Originally parked in Las Vegas for maintenance
The aircraft in question is a nearly two-decade-old Airbus A319 registered N314NV, which first flew for British low-cost carrier easyJet in December 2004 as G-EZEZ before being returned from lease to Allegiant Air in November 2018. The narrowbody entered service the following month and operates from Las Vegas Harry Reid International Airport.
From then until now, N314NV typically operates to domestic destinations like Springfield, Eugene, and Oklahoma City, to name a few. On April 21st, the day before the incident, the Airbus narrowbody was flying from Las Vegas to Springfield, San Diego, and Monterey before returning home to Las Vegas for a scheduled routine maintenance check for April 22nd.
Then the following day while parked at Las Vegas, N314NV suddenly suffered a nose gear collapse during the maintenance check. Nobody was reported to be injured, but the narrowbody sustained quite the damage to the nose; both engines and one of its passenger doors. Allegiant Air is yet to respond for a comment at this time of writing.
Adding to the growing list of incidents
Given it’s not the first time an aircraft had its nose gear collapsed while on the ground, it’s safe to presume that the safety pin for the nose gear of N314NV was probably not securely pinned during the maintenance check.

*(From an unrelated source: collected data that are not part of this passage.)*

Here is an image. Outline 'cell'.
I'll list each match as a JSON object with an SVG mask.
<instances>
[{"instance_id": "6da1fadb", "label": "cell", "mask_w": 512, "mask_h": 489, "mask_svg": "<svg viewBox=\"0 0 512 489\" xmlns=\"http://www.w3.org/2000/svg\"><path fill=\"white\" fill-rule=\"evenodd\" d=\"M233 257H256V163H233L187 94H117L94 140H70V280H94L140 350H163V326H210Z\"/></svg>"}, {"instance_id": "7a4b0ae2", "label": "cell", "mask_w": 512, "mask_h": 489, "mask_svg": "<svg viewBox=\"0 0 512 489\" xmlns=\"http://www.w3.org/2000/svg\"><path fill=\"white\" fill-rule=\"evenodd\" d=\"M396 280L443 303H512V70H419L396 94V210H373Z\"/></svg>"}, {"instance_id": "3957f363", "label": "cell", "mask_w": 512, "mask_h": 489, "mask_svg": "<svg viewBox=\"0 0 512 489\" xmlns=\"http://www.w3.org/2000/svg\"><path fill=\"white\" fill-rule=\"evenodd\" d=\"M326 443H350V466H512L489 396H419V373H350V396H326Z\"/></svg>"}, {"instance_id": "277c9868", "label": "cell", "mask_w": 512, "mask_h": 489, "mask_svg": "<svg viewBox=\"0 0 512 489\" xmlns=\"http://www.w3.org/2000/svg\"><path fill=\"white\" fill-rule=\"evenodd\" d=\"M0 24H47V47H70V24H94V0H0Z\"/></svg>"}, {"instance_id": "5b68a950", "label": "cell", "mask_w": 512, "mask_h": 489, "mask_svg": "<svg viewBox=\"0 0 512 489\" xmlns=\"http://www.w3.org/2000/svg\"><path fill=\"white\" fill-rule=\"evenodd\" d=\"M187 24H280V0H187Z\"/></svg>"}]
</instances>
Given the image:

This would eventually result in the unwanted retraction of the landing gear, which could explain the collapse of the nose gear.
Such examples of the lack of a safety pin have been shown with British Airways’ first Boeing 787-8 registered G-ZBJB and a Singapore Airlines Airbus A330-300 registered 9V-STG. The incident of N314NV will likely join the list of examples, although it also highlights the alarming rate at which aircraft incidents have been happening lately.

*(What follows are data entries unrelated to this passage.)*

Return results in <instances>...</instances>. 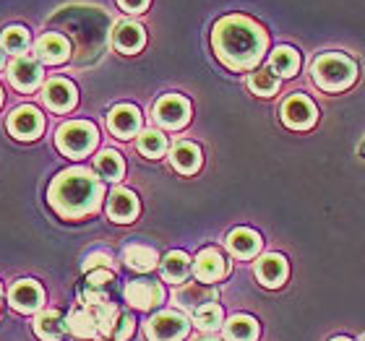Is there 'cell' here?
Here are the masks:
<instances>
[{
	"mask_svg": "<svg viewBox=\"0 0 365 341\" xmlns=\"http://www.w3.org/2000/svg\"><path fill=\"white\" fill-rule=\"evenodd\" d=\"M212 45L230 70H251L267 53L269 37L264 26L248 16H225L214 23Z\"/></svg>",
	"mask_w": 365,
	"mask_h": 341,
	"instance_id": "1",
	"label": "cell"
},
{
	"mask_svg": "<svg viewBox=\"0 0 365 341\" xmlns=\"http://www.w3.org/2000/svg\"><path fill=\"white\" fill-rule=\"evenodd\" d=\"M105 198V188L94 172L84 167L63 169L47 190V201L63 219H84L94 214Z\"/></svg>",
	"mask_w": 365,
	"mask_h": 341,
	"instance_id": "2",
	"label": "cell"
},
{
	"mask_svg": "<svg viewBox=\"0 0 365 341\" xmlns=\"http://www.w3.org/2000/svg\"><path fill=\"white\" fill-rule=\"evenodd\" d=\"M313 84L319 86L321 91H329V94H339V91L350 89L358 78V65L352 58L342 53H327L319 55L316 63H313Z\"/></svg>",
	"mask_w": 365,
	"mask_h": 341,
	"instance_id": "3",
	"label": "cell"
},
{
	"mask_svg": "<svg viewBox=\"0 0 365 341\" xmlns=\"http://www.w3.org/2000/svg\"><path fill=\"white\" fill-rule=\"evenodd\" d=\"M97 141H99V133L94 128V122H86V120L63 122L61 128H58V133H55L58 152L71 157V159H81V157L91 154Z\"/></svg>",
	"mask_w": 365,
	"mask_h": 341,
	"instance_id": "4",
	"label": "cell"
},
{
	"mask_svg": "<svg viewBox=\"0 0 365 341\" xmlns=\"http://www.w3.org/2000/svg\"><path fill=\"white\" fill-rule=\"evenodd\" d=\"M188 318L178 310H162L146 320V339L149 341H182L188 336Z\"/></svg>",
	"mask_w": 365,
	"mask_h": 341,
	"instance_id": "5",
	"label": "cell"
},
{
	"mask_svg": "<svg viewBox=\"0 0 365 341\" xmlns=\"http://www.w3.org/2000/svg\"><path fill=\"white\" fill-rule=\"evenodd\" d=\"M154 120L162 128L178 130L190 120V102L180 94H168L154 105Z\"/></svg>",
	"mask_w": 365,
	"mask_h": 341,
	"instance_id": "6",
	"label": "cell"
},
{
	"mask_svg": "<svg viewBox=\"0 0 365 341\" xmlns=\"http://www.w3.org/2000/svg\"><path fill=\"white\" fill-rule=\"evenodd\" d=\"M282 120L292 130H308L319 120V110H316V105H313L308 97L292 94V97L282 105Z\"/></svg>",
	"mask_w": 365,
	"mask_h": 341,
	"instance_id": "7",
	"label": "cell"
},
{
	"mask_svg": "<svg viewBox=\"0 0 365 341\" xmlns=\"http://www.w3.org/2000/svg\"><path fill=\"white\" fill-rule=\"evenodd\" d=\"M42 128H45V117H42V112H39L37 107H29V105L16 107L14 112H11V117H8V130L19 141H34L42 133Z\"/></svg>",
	"mask_w": 365,
	"mask_h": 341,
	"instance_id": "8",
	"label": "cell"
},
{
	"mask_svg": "<svg viewBox=\"0 0 365 341\" xmlns=\"http://www.w3.org/2000/svg\"><path fill=\"white\" fill-rule=\"evenodd\" d=\"M42 76H45L42 63L37 58H29V55H19L8 68V78L19 91H34L42 84Z\"/></svg>",
	"mask_w": 365,
	"mask_h": 341,
	"instance_id": "9",
	"label": "cell"
},
{
	"mask_svg": "<svg viewBox=\"0 0 365 341\" xmlns=\"http://www.w3.org/2000/svg\"><path fill=\"white\" fill-rule=\"evenodd\" d=\"M123 295H125V303H128L130 308H136V310H152V308L162 305L165 289H162L160 281L138 279V281H130Z\"/></svg>",
	"mask_w": 365,
	"mask_h": 341,
	"instance_id": "10",
	"label": "cell"
},
{
	"mask_svg": "<svg viewBox=\"0 0 365 341\" xmlns=\"http://www.w3.org/2000/svg\"><path fill=\"white\" fill-rule=\"evenodd\" d=\"M8 303L19 313H37L45 303V292L34 279H19L8 289Z\"/></svg>",
	"mask_w": 365,
	"mask_h": 341,
	"instance_id": "11",
	"label": "cell"
},
{
	"mask_svg": "<svg viewBox=\"0 0 365 341\" xmlns=\"http://www.w3.org/2000/svg\"><path fill=\"white\" fill-rule=\"evenodd\" d=\"M34 55L39 63L47 65H61L71 58V42L58 31H47L34 42Z\"/></svg>",
	"mask_w": 365,
	"mask_h": 341,
	"instance_id": "12",
	"label": "cell"
},
{
	"mask_svg": "<svg viewBox=\"0 0 365 341\" xmlns=\"http://www.w3.org/2000/svg\"><path fill=\"white\" fill-rule=\"evenodd\" d=\"M76 86L71 84L68 78H53L47 81V86L42 89V102H45L53 112H68L76 107Z\"/></svg>",
	"mask_w": 365,
	"mask_h": 341,
	"instance_id": "13",
	"label": "cell"
},
{
	"mask_svg": "<svg viewBox=\"0 0 365 341\" xmlns=\"http://www.w3.org/2000/svg\"><path fill=\"white\" fill-rule=\"evenodd\" d=\"M193 273H196L198 281L204 284H214L227 276V261L217 248H204L198 253L196 261H193Z\"/></svg>",
	"mask_w": 365,
	"mask_h": 341,
	"instance_id": "14",
	"label": "cell"
},
{
	"mask_svg": "<svg viewBox=\"0 0 365 341\" xmlns=\"http://www.w3.org/2000/svg\"><path fill=\"white\" fill-rule=\"evenodd\" d=\"M138 198L133 190L128 188H115L110 196H107V216L118 224H128L138 216Z\"/></svg>",
	"mask_w": 365,
	"mask_h": 341,
	"instance_id": "15",
	"label": "cell"
},
{
	"mask_svg": "<svg viewBox=\"0 0 365 341\" xmlns=\"http://www.w3.org/2000/svg\"><path fill=\"white\" fill-rule=\"evenodd\" d=\"M107 128L113 130L118 138H133L141 130V112H138V107L133 105H118L110 110L107 115Z\"/></svg>",
	"mask_w": 365,
	"mask_h": 341,
	"instance_id": "16",
	"label": "cell"
},
{
	"mask_svg": "<svg viewBox=\"0 0 365 341\" xmlns=\"http://www.w3.org/2000/svg\"><path fill=\"white\" fill-rule=\"evenodd\" d=\"M113 45L123 55H136L146 45V31L136 21H118L113 26Z\"/></svg>",
	"mask_w": 365,
	"mask_h": 341,
	"instance_id": "17",
	"label": "cell"
},
{
	"mask_svg": "<svg viewBox=\"0 0 365 341\" xmlns=\"http://www.w3.org/2000/svg\"><path fill=\"white\" fill-rule=\"evenodd\" d=\"M287 273H289L287 258L279 256V253H269V256H261L259 261H256V276H259L261 284L269 289L282 287V284L287 281Z\"/></svg>",
	"mask_w": 365,
	"mask_h": 341,
	"instance_id": "18",
	"label": "cell"
},
{
	"mask_svg": "<svg viewBox=\"0 0 365 341\" xmlns=\"http://www.w3.org/2000/svg\"><path fill=\"white\" fill-rule=\"evenodd\" d=\"M68 331L81 341H99L102 339V336H99L97 318H94V313H91L89 305H78V308L71 310Z\"/></svg>",
	"mask_w": 365,
	"mask_h": 341,
	"instance_id": "19",
	"label": "cell"
},
{
	"mask_svg": "<svg viewBox=\"0 0 365 341\" xmlns=\"http://www.w3.org/2000/svg\"><path fill=\"white\" fill-rule=\"evenodd\" d=\"M217 300V292L212 287H206L204 281H193V284H185L175 292V303L180 305L182 310L196 313L198 308L214 303Z\"/></svg>",
	"mask_w": 365,
	"mask_h": 341,
	"instance_id": "20",
	"label": "cell"
},
{
	"mask_svg": "<svg viewBox=\"0 0 365 341\" xmlns=\"http://www.w3.org/2000/svg\"><path fill=\"white\" fill-rule=\"evenodd\" d=\"M34 331L42 341H61L68 331V318L58 310H39L34 318Z\"/></svg>",
	"mask_w": 365,
	"mask_h": 341,
	"instance_id": "21",
	"label": "cell"
},
{
	"mask_svg": "<svg viewBox=\"0 0 365 341\" xmlns=\"http://www.w3.org/2000/svg\"><path fill=\"white\" fill-rule=\"evenodd\" d=\"M115 273L113 268H94L89 271L84 281V303L94 305V303H107V292L113 287Z\"/></svg>",
	"mask_w": 365,
	"mask_h": 341,
	"instance_id": "22",
	"label": "cell"
},
{
	"mask_svg": "<svg viewBox=\"0 0 365 341\" xmlns=\"http://www.w3.org/2000/svg\"><path fill=\"white\" fill-rule=\"evenodd\" d=\"M261 243H264V240H261L259 232H253V229H248V227L232 229L227 237V248L235 258H253L261 251Z\"/></svg>",
	"mask_w": 365,
	"mask_h": 341,
	"instance_id": "23",
	"label": "cell"
},
{
	"mask_svg": "<svg viewBox=\"0 0 365 341\" xmlns=\"http://www.w3.org/2000/svg\"><path fill=\"white\" fill-rule=\"evenodd\" d=\"M170 162L180 174H193L201 167V149L196 144H190V141H180V144L173 146Z\"/></svg>",
	"mask_w": 365,
	"mask_h": 341,
	"instance_id": "24",
	"label": "cell"
},
{
	"mask_svg": "<svg viewBox=\"0 0 365 341\" xmlns=\"http://www.w3.org/2000/svg\"><path fill=\"white\" fill-rule=\"evenodd\" d=\"M269 68H272L274 76L292 78L297 73V68H300V55H297L295 47H287V45L277 47L269 55Z\"/></svg>",
	"mask_w": 365,
	"mask_h": 341,
	"instance_id": "25",
	"label": "cell"
},
{
	"mask_svg": "<svg viewBox=\"0 0 365 341\" xmlns=\"http://www.w3.org/2000/svg\"><path fill=\"white\" fill-rule=\"evenodd\" d=\"M123 261H125V266L133 268V271H152V268H157V263H160V256H157V251L149 248V245H128V248L123 251Z\"/></svg>",
	"mask_w": 365,
	"mask_h": 341,
	"instance_id": "26",
	"label": "cell"
},
{
	"mask_svg": "<svg viewBox=\"0 0 365 341\" xmlns=\"http://www.w3.org/2000/svg\"><path fill=\"white\" fill-rule=\"evenodd\" d=\"M190 268H193V263H190V258L182 251H173L162 258V276H165V281L180 284V281L188 279Z\"/></svg>",
	"mask_w": 365,
	"mask_h": 341,
	"instance_id": "27",
	"label": "cell"
},
{
	"mask_svg": "<svg viewBox=\"0 0 365 341\" xmlns=\"http://www.w3.org/2000/svg\"><path fill=\"white\" fill-rule=\"evenodd\" d=\"M94 169L99 172V177H105V180H110V182H118V180H123V174H125V162H123V157L118 152L105 149V152L97 154Z\"/></svg>",
	"mask_w": 365,
	"mask_h": 341,
	"instance_id": "28",
	"label": "cell"
},
{
	"mask_svg": "<svg viewBox=\"0 0 365 341\" xmlns=\"http://www.w3.org/2000/svg\"><path fill=\"white\" fill-rule=\"evenodd\" d=\"M225 336L230 341H256L259 339V323L251 315H232L225 323Z\"/></svg>",
	"mask_w": 365,
	"mask_h": 341,
	"instance_id": "29",
	"label": "cell"
},
{
	"mask_svg": "<svg viewBox=\"0 0 365 341\" xmlns=\"http://www.w3.org/2000/svg\"><path fill=\"white\" fill-rule=\"evenodd\" d=\"M89 308H91V313H94V318H97L99 336H110V339H113L115 326H118V320H120L123 313L118 310L110 300H107V303H94V305H89Z\"/></svg>",
	"mask_w": 365,
	"mask_h": 341,
	"instance_id": "30",
	"label": "cell"
},
{
	"mask_svg": "<svg viewBox=\"0 0 365 341\" xmlns=\"http://www.w3.org/2000/svg\"><path fill=\"white\" fill-rule=\"evenodd\" d=\"M248 86L259 97H274L277 89H279V76H274L272 68H256L248 76Z\"/></svg>",
	"mask_w": 365,
	"mask_h": 341,
	"instance_id": "31",
	"label": "cell"
},
{
	"mask_svg": "<svg viewBox=\"0 0 365 341\" xmlns=\"http://www.w3.org/2000/svg\"><path fill=\"white\" fill-rule=\"evenodd\" d=\"M0 45H3L6 53H14L19 58V55H24L29 50V31L24 29V26H8L0 34Z\"/></svg>",
	"mask_w": 365,
	"mask_h": 341,
	"instance_id": "32",
	"label": "cell"
},
{
	"mask_svg": "<svg viewBox=\"0 0 365 341\" xmlns=\"http://www.w3.org/2000/svg\"><path fill=\"white\" fill-rule=\"evenodd\" d=\"M222 320H225V313L217 303H209L193 313V326L201 331H220Z\"/></svg>",
	"mask_w": 365,
	"mask_h": 341,
	"instance_id": "33",
	"label": "cell"
},
{
	"mask_svg": "<svg viewBox=\"0 0 365 341\" xmlns=\"http://www.w3.org/2000/svg\"><path fill=\"white\" fill-rule=\"evenodd\" d=\"M138 152L144 154V157H149V159H157V157H162V154L168 152V138L162 136L160 130H144L141 136H138Z\"/></svg>",
	"mask_w": 365,
	"mask_h": 341,
	"instance_id": "34",
	"label": "cell"
},
{
	"mask_svg": "<svg viewBox=\"0 0 365 341\" xmlns=\"http://www.w3.org/2000/svg\"><path fill=\"white\" fill-rule=\"evenodd\" d=\"M94 268H113V256L105 251H97V253H91V256H86L84 261V271H94Z\"/></svg>",
	"mask_w": 365,
	"mask_h": 341,
	"instance_id": "35",
	"label": "cell"
},
{
	"mask_svg": "<svg viewBox=\"0 0 365 341\" xmlns=\"http://www.w3.org/2000/svg\"><path fill=\"white\" fill-rule=\"evenodd\" d=\"M130 334H133V318H130L128 313H123L120 320H118V326H115L113 339L115 341H128Z\"/></svg>",
	"mask_w": 365,
	"mask_h": 341,
	"instance_id": "36",
	"label": "cell"
},
{
	"mask_svg": "<svg viewBox=\"0 0 365 341\" xmlns=\"http://www.w3.org/2000/svg\"><path fill=\"white\" fill-rule=\"evenodd\" d=\"M118 6H120L125 14H141V11H146L149 0H118Z\"/></svg>",
	"mask_w": 365,
	"mask_h": 341,
	"instance_id": "37",
	"label": "cell"
},
{
	"mask_svg": "<svg viewBox=\"0 0 365 341\" xmlns=\"http://www.w3.org/2000/svg\"><path fill=\"white\" fill-rule=\"evenodd\" d=\"M6 65V55H3V50H0V68Z\"/></svg>",
	"mask_w": 365,
	"mask_h": 341,
	"instance_id": "38",
	"label": "cell"
},
{
	"mask_svg": "<svg viewBox=\"0 0 365 341\" xmlns=\"http://www.w3.org/2000/svg\"><path fill=\"white\" fill-rule=\"evenodd\" d=\"M334 341H352V339H342V336H339V339H334Z\"/></svg>",
	"mask_w": 365,
	"mask_h": 341,
	"instance_id": "39",
	"label": "cell"
},
{
	"mask_svg": "<svg viewBox=\"0 0 365 341\" xmlns=\"http://www.w3.org/2000/svg\"><path fill=\"white\" fill-rule=\"evenodd\" d=\"M0 308H3V292H0Z\"/></svg>",
	"mask_w": 365,
	"mask_h": 341,
	"instance_id": "40",
	"label": "cell"
},
{
	"mask_svg": "<svg viewBox=\"0 0 365 341\" xmlns=\"http://www.w3.org/2000/svg\"><path fill=\"white\" fill-rule=\"evenodd\" d=\"M198 341H217V339H198Z\"/></svg>",
	"mask_w": 365,
	"mask_h": 341,
	"instance_id": "41",
	"label": "cell"
},
{
	"mask_svg": "<svg viewBox=\"0 0 365 341\" xmlns=\"http://www.w3.org/2000/svg\"><path fill=\"white\" fill-rule=\"evenodd\" d=\"M0 102H3V89H0Z\"/></svg>",
	"mask_w": 365,
	"mask_h": 341,
	"instance_id": "42",
	"label": "cell"
},
{
	"mask_svg": "<svg viewBox=\"0 0 365 341\" xmlns=\"http://www.w3.org/2000/svg\"><path fill=\"white\" fill-rule=\"evenodd\" d=\"M0 292H3V287H0Z\"/></svg>",
	"mask_w": 365,
	"mask_h": 341,
	"instance_id": "43",
	"label": "cell"
}]
</instances>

The US aviation industry has been painted with a spate of incidents that gradually began brewing more consistently last year, except that the growth rate doesn’t seem to slow down this year as the past four months have already seen even more incidents and near-misses – from windows ‘popping open’ mid-flight to having a Boeing 737 roll forward uncommanded in the past few days alone.
With the busy summer season incoming, the nose gear collapse of Allegiant Air’s Airbus A319 will unlikely be the last incident for the time being as the aviation industry grapples with hectic schedules alongside a relatively tight labor force. While it is unfortunate that the narrowbody was quite damaged, it’s still fortunate that no one got hurt – an outcome that is still the best to come out of any aircraft incident or otherwise.